The conclusion of the case does not always proceed from a decisive judicial action but could emerge from an understanding between the parties. For instance, in one case, after the defendant denied the claim that he had co-signed a third-party obligation towards the plaintiff, this latter decided to release the defendant (faragha minhu) and to substitute him with another guarantor (istabdalahu). In that scenario, the judge, rather than intervene to rule the claim valid or invalid, rules the “legal” (sharʿī) transaction that took place before him (ladayhi) in force and witnesses its validity as of the date in question.[21] In cases in which one of the parties concedes to the other, which technically ends the contentious nature of the process, and the judge’s role becomes one of confirmation and documentation, rather than management of a dispute. In that case all that the judge needs to do is simply “witness” (ishhād) the resolution of the dispute. Of course, this witnessing is, in itself an act of registration and validation of such resolution. In rare cases, the same record would mention an active dispute that is resolved by a judicial action of the judge, immediately followed by the amicable resolution of another dispute between the same parties that is recorded and approved by the judge.

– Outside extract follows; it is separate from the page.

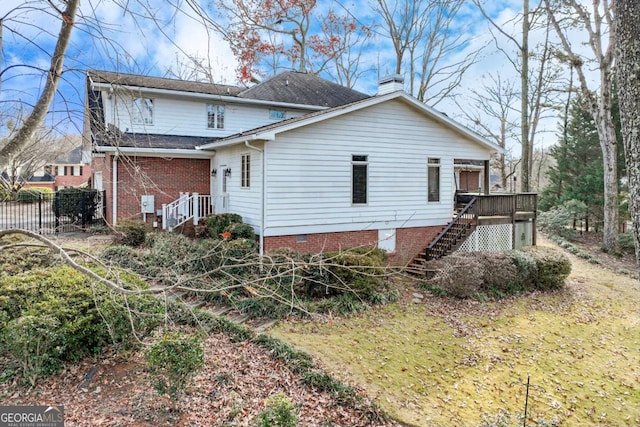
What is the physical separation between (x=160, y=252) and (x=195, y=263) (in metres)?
1.53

Overall those records portray the sharīʿa court as a venue of social power that functions within a web of social relations and expectations. However, as can be seen in the translated examples, the judge was not simply and systematically attempting to push people back into their communities,[22] since in order for that to be the case the court would have to be conceived of as existing outside of the realm of social relationships. Rather, the court offered litigants a venue, well-integrated into the social order, that allows for the management of ruptures in the social balance, which, when required, could lead to the coercive intervention of the court’s apparatus.

Notes:

[1] For example, Leslie P Peirce, Morality Tales Law and Gender in the Ottoman Court of Aintab (Berkeley: University of California Press, 2003);  Charles L. Wilkins, Forging Urban Solidarities: Ottoman Aleppo 1640-1700 (Leiden: Brill, 2010); Women and the City, Women in the City: A Gendered Perspective to Ottoman Urban History, ed. Nazan Maksudyan (New York: Berghahn Books, 2014).

[2] ʿAbd al-Raḥīm ʿAbd al-Raḥmān, Wathāʼiq al-maḥākim al-sharʻiyya al-Miṣriyya ʻan al-jāliya al-Maghāribiyya ibbān al-ʿaṣr al-ʿUthmānī, 4 vols. (Zaghwan: Markaz al-Dirāsāt wa-al-Buḥūth al-ʻUthmānīyah wa-al-Mūrīskīyah wa-al-Tawthīq wa-al-Maʻlūmāt, 1992-2004).

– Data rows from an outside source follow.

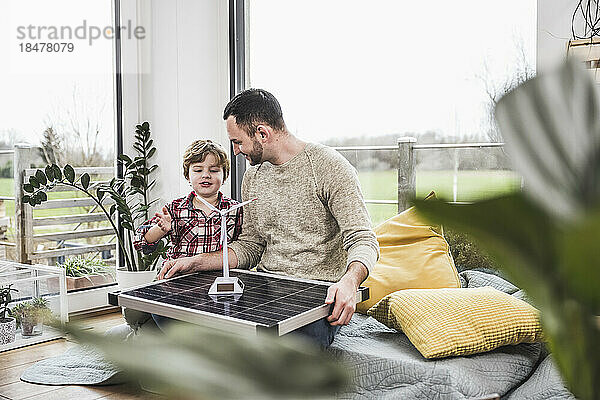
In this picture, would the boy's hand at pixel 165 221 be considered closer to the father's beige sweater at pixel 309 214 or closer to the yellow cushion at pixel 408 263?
the father's beige sweater at pixel 309 214

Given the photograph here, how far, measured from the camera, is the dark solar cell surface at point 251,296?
1.85 meters

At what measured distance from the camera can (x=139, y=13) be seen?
4266 mm

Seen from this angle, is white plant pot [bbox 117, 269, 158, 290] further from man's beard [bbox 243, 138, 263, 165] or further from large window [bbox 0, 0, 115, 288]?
man's beard [bbox 243, 138, 263, 165]

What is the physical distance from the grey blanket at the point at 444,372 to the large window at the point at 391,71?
1.08m

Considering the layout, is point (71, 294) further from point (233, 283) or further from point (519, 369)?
point (519, 369)

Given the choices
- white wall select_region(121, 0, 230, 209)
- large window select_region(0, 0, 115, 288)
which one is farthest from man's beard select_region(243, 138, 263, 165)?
large window select_region(0, 0, 115, 288)

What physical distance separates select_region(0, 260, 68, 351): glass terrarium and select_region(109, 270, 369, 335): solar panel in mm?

[3] The single-sentence format is also familiar in civil law systems, including many Arab countries, having root in French court judgment forms. See Catherine Elliott, Eric Jeanpierre and Catherine Vernon, French Legal System, 2nd ed. (Pearson, 2006), 158.

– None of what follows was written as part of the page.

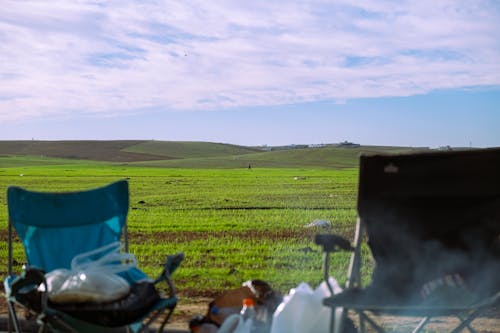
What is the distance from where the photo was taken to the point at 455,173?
3555 mm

[4] See note 2 above, vol. 1:20, 21. See also 1:152.

[5] Ibid., 1:16.

[6] Ibid., 1:44.

[7] Ibid., 1:62.

[8] Ibid., 1:62.

[9] Ibid., 1:83.

[10] Ibid., 1:83.

[11] Ibid., 1:16, 40.

[12] Ibid., 1:21.

[13] Ibid., 1:40.

[14] Ibid., 1:19.

[15] Ibid., 1:44.

[16] Ibid., 1:19.

[17] Ibid.

[18] Ibid., 1:71.

[19] Ibid. 1:70.

[20] Ibid., 1:81.

[21] Ibid., 1:21.

[22] Lawrence Rosen, The Justice of Islam: Comparative Perspectives on Islamic Law and Society (Oxford; New York: Oxford University Press, 2000), 39.